----- Given text
London Bakeries who are Keeping the Mince Pie Tradition Alive
Bakeries across London have been preparing their mince pies for this Christmas season. With thousands being made and sold, this traditional treat continues to be loved by many.
National Mince Pie Day fell on 22 November and new data suggests that Britain’s appetite for them isn’t slowing down. A recent YouGov poll found more than half of Britons (56–58%) still include mince pies in their festive traditions.
Behind the nostalgia of a sweet, fruit-filled pastry lie the London bakeries who are working to meet the demands to make thousands of them each festive season.
Today’s mince pie is synonymous with sweet fruit, brandy, and rich, flaky pastry. In medieval England, mince pies were savoury, and made with meat, dried fruit and spices.
By the Tudor period, the pies became symbolic and baked in the shape of an oval to represent a manger. Mince pies with meat lingered until the 19th century, and it wasn’t until the 20th century that the pie became entirely meat-free.
At Bread Ahead, one of London’s best-known bakeries, Head of Pastry, Andrew has been making mince pies since mid-November.
“We make anywhere in the region of 20 to 30 thousand, but this year we’re aiming for 40,000,” he says.
Andrew also emphasises the importance of making the bake accessible for all.
“Everything we use is halal, we use vegetable suet and no alcohol. You want everyone to be involved, so we try to make it accessible for everyone.”
----------
→ Exercise 1: In the article about London bakeries and mince pies, how many mince pies is Bread Ahead aiming to make this year?
→ Exercise 2: Carry on the article about London bakeries keeping the mince pie tradition alive, picking up after its final quoted sentence.
----- Records provided
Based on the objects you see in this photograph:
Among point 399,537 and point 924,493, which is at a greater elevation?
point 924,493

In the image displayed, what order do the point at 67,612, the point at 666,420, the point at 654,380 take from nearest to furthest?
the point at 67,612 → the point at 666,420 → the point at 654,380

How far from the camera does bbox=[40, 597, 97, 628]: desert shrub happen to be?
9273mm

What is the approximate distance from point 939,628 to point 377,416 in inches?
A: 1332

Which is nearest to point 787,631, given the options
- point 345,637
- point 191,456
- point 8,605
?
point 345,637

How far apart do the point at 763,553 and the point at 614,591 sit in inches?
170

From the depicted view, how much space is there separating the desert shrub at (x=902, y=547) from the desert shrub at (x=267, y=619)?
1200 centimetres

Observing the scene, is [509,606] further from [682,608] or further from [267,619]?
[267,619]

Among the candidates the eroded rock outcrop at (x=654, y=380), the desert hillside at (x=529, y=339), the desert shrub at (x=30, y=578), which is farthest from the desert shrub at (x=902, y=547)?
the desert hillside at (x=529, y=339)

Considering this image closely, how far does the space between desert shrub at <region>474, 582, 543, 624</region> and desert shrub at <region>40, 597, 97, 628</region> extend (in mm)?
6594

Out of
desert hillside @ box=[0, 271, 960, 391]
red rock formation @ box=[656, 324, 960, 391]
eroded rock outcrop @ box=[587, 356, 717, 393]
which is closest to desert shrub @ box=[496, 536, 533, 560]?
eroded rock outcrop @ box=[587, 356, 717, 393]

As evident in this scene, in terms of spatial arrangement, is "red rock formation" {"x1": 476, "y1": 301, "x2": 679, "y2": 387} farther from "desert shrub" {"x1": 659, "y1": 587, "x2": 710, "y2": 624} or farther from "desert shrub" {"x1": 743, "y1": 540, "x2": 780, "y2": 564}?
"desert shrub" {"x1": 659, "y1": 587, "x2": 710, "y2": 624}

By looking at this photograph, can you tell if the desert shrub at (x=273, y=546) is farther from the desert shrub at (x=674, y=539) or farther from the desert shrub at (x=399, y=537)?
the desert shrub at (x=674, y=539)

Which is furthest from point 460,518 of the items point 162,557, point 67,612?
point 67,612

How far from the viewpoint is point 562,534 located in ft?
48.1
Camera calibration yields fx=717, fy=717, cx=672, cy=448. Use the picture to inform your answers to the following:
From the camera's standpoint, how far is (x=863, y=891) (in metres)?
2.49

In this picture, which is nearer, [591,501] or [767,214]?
----------
→ Final answer 1: 40,000

→ Final answer 2:
A mince pie broken in half from Bread Ahead.
Such seasonal bakes also come with quirks, and Andrew’s favourite part of making mince pies is the chance to use their pie machine.
“We use our pie blocker machine, use it once a year, we switch it on at the beginning of November, and it’s the only machine we use and use it once a year and that’s the best machine that I would say I like.”
At Comptoir Bakery in Borough Market, demand is equally strong.
Staff say that they sell “over a hundred” mince pies a week, and that customers still see them as a symbol of Christmas.
Similarly, at small batch bakery, EMMY, the team are in full Christmas production. They’re getting ready to head to their market stalls with their biscotti and their Christmas special of red velvet with a cream cheese centre.
They spend their extra time making mince pies and say they are the taste of Christmas.
A box of mince pies from EMMY’s.
Opinions do remain divided.
Australians in London said:
“Fruit and mince together? It’s a no from me,”
But others shared their family traditions.
“My mum makes them; she won’t have any bought in at all”.
Some bakeries haven’t taken the traditional route. Blondie Bakery sell mince pie cookie cups instead of a traditional pie.
An untraditional baked good, a mince pie cookie cup.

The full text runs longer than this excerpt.